Въехали в Бруклин. Нас окружили типовые многоэтажки из темного кирпича цвета высохшего говна. Казалось, что и пахнуть дома должны соответствующе. Обошлось. В воздухе хватало других ароматов. Запахи неведомых блюд из многочисленных кафешек и ресторанов, высокооктановый выхлоп прожорливых автомобилей, соленый океанский бриз и, все-таки, запах говна сливались воедино. Дома были плотно оплетены нехитрыми узорами пожарных лестниц. Ничего примечательного. Множество лавочек и магазинов с элементами бездефицитного существования местных жителей скрашивали пейзаж. Правда в них наблюдался какой-то совершенно не свойственный моему понимаю о западной торговле легкий бардак. К примеру, рядом с алкогольными напитками мог продаваться стиральный порошок, или связки бананов соседствовали на витрине с электрическими лампочками. Но в целом, впечатления это не обламывало.
Со временем попадалось все больше людей в странных этнических одеждах – то мужчина с платком на голове, обтянутым жгутом и в белой простынке до земли, то девушка в парандже, опять же, в чем-то длинном, но уже черном. С увеличением на улице количества смуглых людей в длинных этнических одеждах почему-то увеличивалось количество мусора на этих улицах. Легкий горячий ветерок носил всевозможного цвета обертки и пластиковые бутылки от одной обочины к другой. Кое-где все это скапливались в небольшие кучки и горки.

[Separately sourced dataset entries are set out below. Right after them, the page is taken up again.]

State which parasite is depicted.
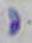
This is Toxoplasma gondii.

magnification = 1000x
modality = photomicrograph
Classify this cell by malaria status.
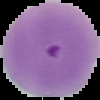
Parasitized.

image type = segmented cell region with the area outside set to black
preparation = thin blood smear
image size = 100×100 pixels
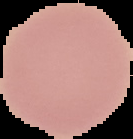

preparation = thin blood smear
image size = 133×139 pixels
image type = cell region segmented out of the field of view; surrounding area masked to black
malaria status = uninfected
Report the malaria status of this cell.
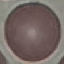
It is uninfected.

stain = Giemsa
image type = automatically extracted cell patch, resized to 64 × 64 pixels
preparation = thin smear
capture = smartphone camera at the microscope eyepiece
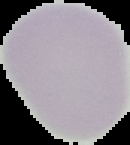

The area outside the segmented cell region is set to black. Image is 130×145 pixels. Result: no malaria parasites seen. From a thin blood smear.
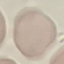
result: negative for malaria parasites
stain: Giemsa
preparation: thin smear
capture: smartphone through the microscope eyepiece
image_type: cell patch, automatically extracted from a larger field of view and resized to 64 × 64 pixels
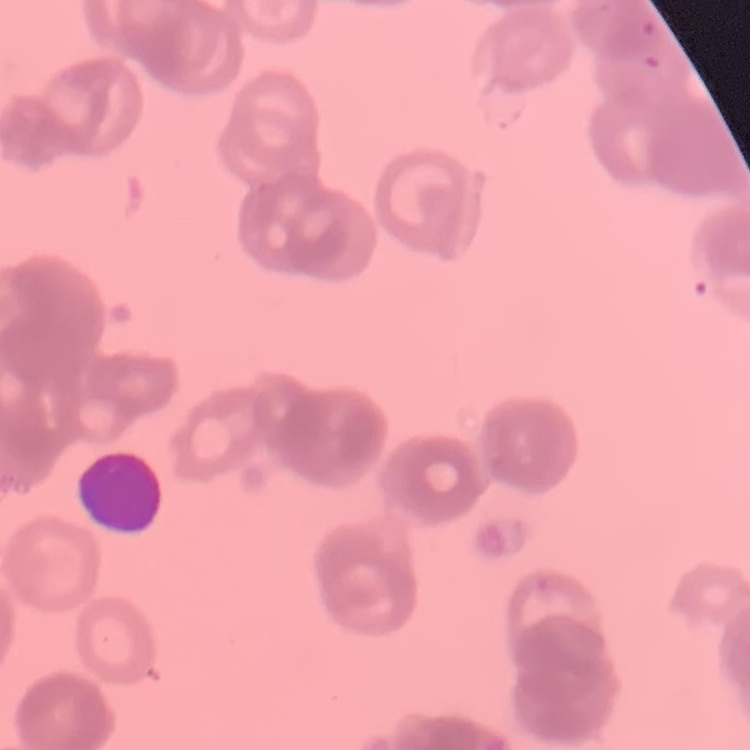
red blood cell morphology = rouleaux formation
preparation = thin blood film
stain = Field's or Giemsa
image type = square crop of a larger photomicrograph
Assess this cell for malaria.
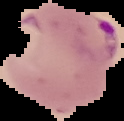
It is parasitized.

preparation = thin blood smear
image size = 124×121 pixels
image type = segmented cell region on a black background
Report the malaria status of this cell.
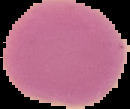

It is uninfected.

image size = 130×109 pixels
preparation = thin blood smear
image type = segmented cell region on a black background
Describe the morphology of the erythrocytes.
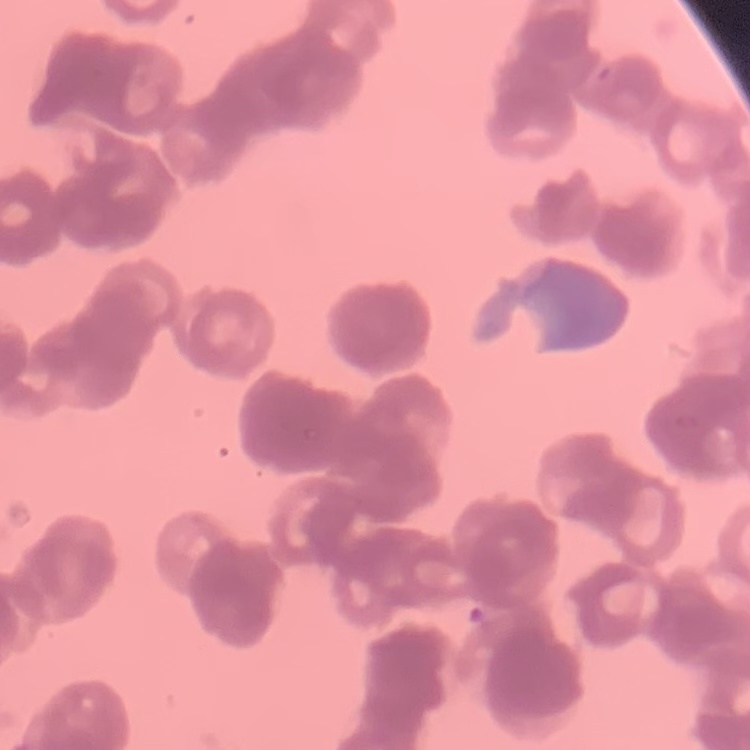
They show rouleaux formation.

preparation = thin blood smear
stain = Field's or Giemsa
image type = one tile cut from a larger photomicrograph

Как оказалось, родители Алёны жили в арабском квартале. Цены на жилье тут были значительно ниже и примиряли бывших советских евреев с необходимостью сосуществования в таком противоестественном соседстве. Лишних пятьдесят долларов в месяц позволяли евреям не любить арабов чуть меньше. Да и какое дело было нашим советским иммигрантам до этих вековых разборок. Сами в такой каше…
Трехкомнатная квартира, на эмигрантском сленге «двухбедрумная», тоже ничем особым не впечатляла. Впрочем, и не разочаровывала. Только вот удивляло сочетание в жилище былого советского дефицита и американского старья.